Richard Scudamore – Sports Management – Ian Freeman
Image, we’re so often told, is
everything, and, in the past ten years, no sport’s image has suffered from
negativity more than Premier League football.
The media revels in accusations of
overpriced tickets, merchandise rip-offs and fat-cat clubs, while spluttering faux-righteously
over the alleged antics of those on the pitch – the whingeing, spineless
managers and their multi-millionaire, party-loving juvenile- delinquent players.
Those of us lucky enough to have
spent an hour in the company of Richard Scudamore, the likeable, reserved
business professional who runs the Premier League, come away with the reality.
The Premier League is, quite simply, a hugely successful, proficiently-run
commercial enterprise, dedicated to the well-being of the game, spearheading an
inclusiveness which encourages every one of its 21 shareholders – the 20 clubs
plus the Football Association(FA) – to thrive, on the world stage, both on and
off the pitch. Says Scudamore “We don’t get involved with the Barnum and Bailey
side – ours is about the business, rather than the ‘roll-up-roll-up-for-the-show’
part.”
“The beauty of the Premier League is we can get all 20 press
officers or commercial directors or finance directors to all sit around a table
together” he goes on. “One of the joys is to see them share ideas. We have some
really talented people – they are attractive jobs working for attractive brands
and therefore they attract top talent.”
The Premier League’s shareholding
clubs all have voting rights - the FA has none, but, says Scudamore, “certain
things can’t happen without them exercising their golden share.” At the end of
every season, three share certificates are unceremoniously snatched from relegated
clubs and give to those who have been promoted. To soften the blow of demotion,
aptly-named ‘parachute payments’ are made to those clubs - for two seasons,
they receive one-half of the basic award given to a full Premier League club,
plus a share of overseas income and sponsorship money.
“The rule book determines exactly
what happens to our commercial income and broadcasting revenue, and our
expenses come out of only one pot – the remainder is distributed between the
clubs” says Scudamore. “Our income is distributed to a precise formula,
including the 5% of our gross domestic TV money which goes to good causes.”
Scudamore recently launched the
Premier League’s 2005 community report, ‘Young People Matter’, which has served
to collate under one banner the raft of good works undertaken both by the League
centrally and the clubs themselves.
Auditors Deloitte and Touche calculate that goods and services
worth some £80 million were donated by Premier League clubs to community
projects over the past season, with an additional £20 million a year
redistributed to the game’s grassroots through the Football Foundation – a
Premier League, government and FA joint venture - from the League’s domestic
broadcast deal.
Twenty years ago, the Football League
and the Professional Footballers’ Association set up the ‘Football In The Community’

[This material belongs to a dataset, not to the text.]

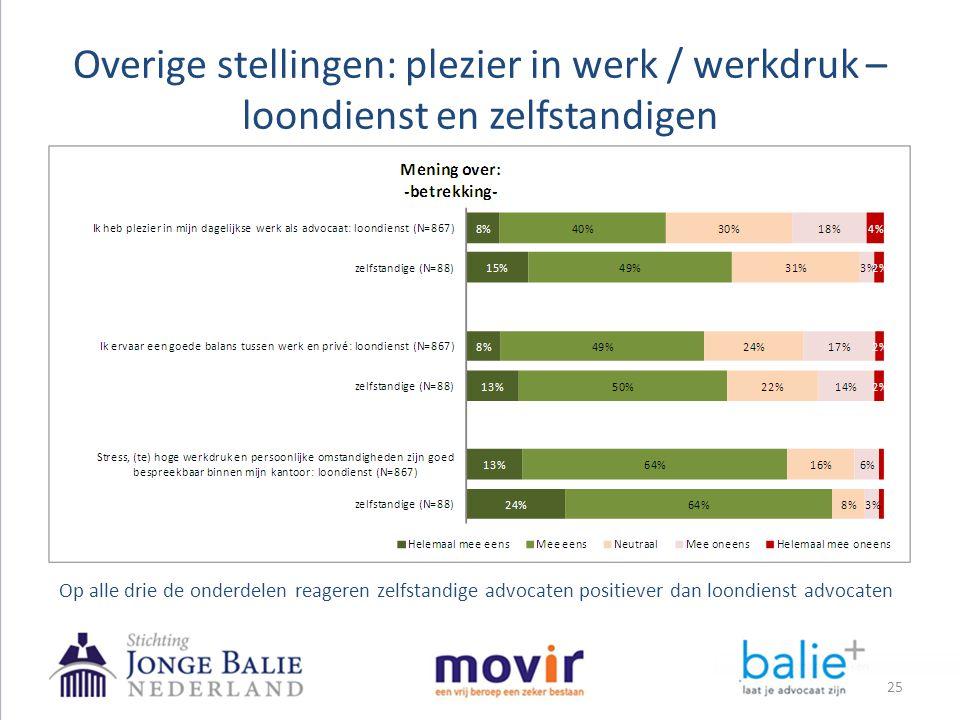 Overige stellingen: plezier in werk / werkdruk – loondienst en zelfstandigen 25 Op alle drie de onderdelen reageren zelfstandige advocaten positiever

initiative as a six-club pilot coaching based scheme in the North-West, aiming
to encourage closer links between football clubs and their local communities
and to help improve the image of the game. Staffed mainly by ex-players, there
are now more than 90 such initiatives around the UK.
“Over last seven years or so, the
clubs have migrated and expanded the concept into a much wider setup” says
Scudamore, “and ‘Young People Matter’ shows how it’s grown beyond coaching.

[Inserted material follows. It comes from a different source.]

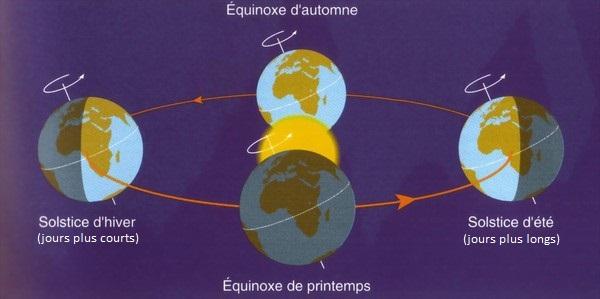 équinoxe_solstice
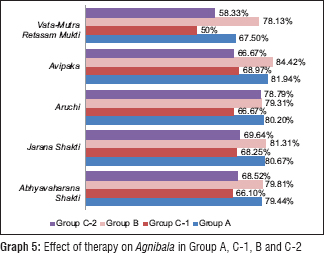 A clinical study to evaluate the role of Doshik predominance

We’re using the power of football - not necessarily the game itself - as the
key driver, the stickiness, that makes the programmes fly.”
Of schemes under the ‘Young People
Matter’ umbrella, Scudamore cites as of particular note ‘Playing for Success’, an
education scheme, in partnership with the DfES, for pupils identified as
needing a boost in skills such as maths and literacy. Children attend their
local football club out of school hours and are coached by experienced teachers
in numeracy by using, for example, football results to learn how to work out
averages. Literacy is encouraged by producing match reports on football matches
they have watched, improving their writing, reading and computer skills.
Players often turn up and take part – “listening to Alan Shearer or Kieron Dyer
is a very different and effective way of learning!” he says.
Other Premier League initiatives
include working with The Princes Trust to use football clubs as bases for a
development plan for young ex-offenders or under-achievers, to which the
Premier League has just signed for another £2m commitment, jointly with the
PFA. “It’s hard to sell a concept like The Prince’s Trust to the young
disaffected, but put them into a programme at a Premier League club and it’s a
whole different concept – and then adding in a named, iconic player will take
it even further” says Scudamore. “The point of corporate social responsibility(CSR)
is, if you can you should, and it would be a waste not to harness this power we
have for something good.”
“Young people don’t respond particularly well to the local
health inspector or the crime prevention officer, but what we do is make uncool
things cool. If you’re bussed into a football club to sit at a computer and
learn geometry by looking at a football pitch, and then Gareth Southgate turns
up, it’s clearly a way of livening up learning. When you put young people into
a football environment, they engage and soar.”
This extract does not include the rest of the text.